AbstractTo clarify the structure of genetic risks for 11 major psychiatric disorders, we calculated, from morbidity risks for disorders in 1st–5th degree relatives controlling for cohabitation effects, in the Swedish population born between 1932 and 1995 (n = 5,830,014), the family genetic risk scores (FGRS) for major depression (MD), anxiety disorders (AD), obsessive-compulsive disorder (OCD), bipolar disorder (BD), schizophrenia (SZ), bulimia (BUL), anorexia nervosa (AN), alcohol use disorder (AUD), drug use disorder (DUD), ADHD, and autism-spectrum disorder (ASD).
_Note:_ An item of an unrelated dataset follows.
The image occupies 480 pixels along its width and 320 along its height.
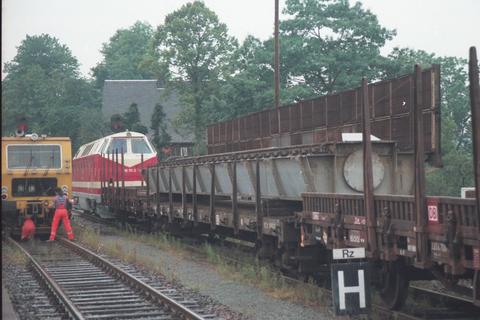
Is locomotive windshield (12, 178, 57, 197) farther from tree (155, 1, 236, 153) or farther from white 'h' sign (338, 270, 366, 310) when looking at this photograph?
tree (155, 1, 236, 153)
For all affected individuals, we calculated their mean standardized FGRS for each disorder. The patterns of FGRS were quite similar for MD and AD, and for AUD and DUD, but substantially less similar for BUL and AN, BD and SZ, and ADHD and ASD. While OCD had high levels of FGRS for MD and AD, the overall FGRS profile differed considerably from MD and AD. ADHD FGRS scores were substantially elevated in AUD and DUD. FGRS scores for BD, OCD, AN, ASD, ADHD, and especially SZ were relatively disorder-specific while genetic risk for MD and AD had more generalized effects. The levels of FGRS for BMI, coronary artery disease, and educational attainment across our disorders replicated prior associations found using molecular genetic methods. All diagnostic categories examined had elevated FGRS for many disorders producing, for each condition, an informative FGRS profile. Using a novel method which approximates, from pedigree data, aggregate genetic risk, we have replicated and extended prior insights into the structure of genetic risk factors for key psychiatric illnesses.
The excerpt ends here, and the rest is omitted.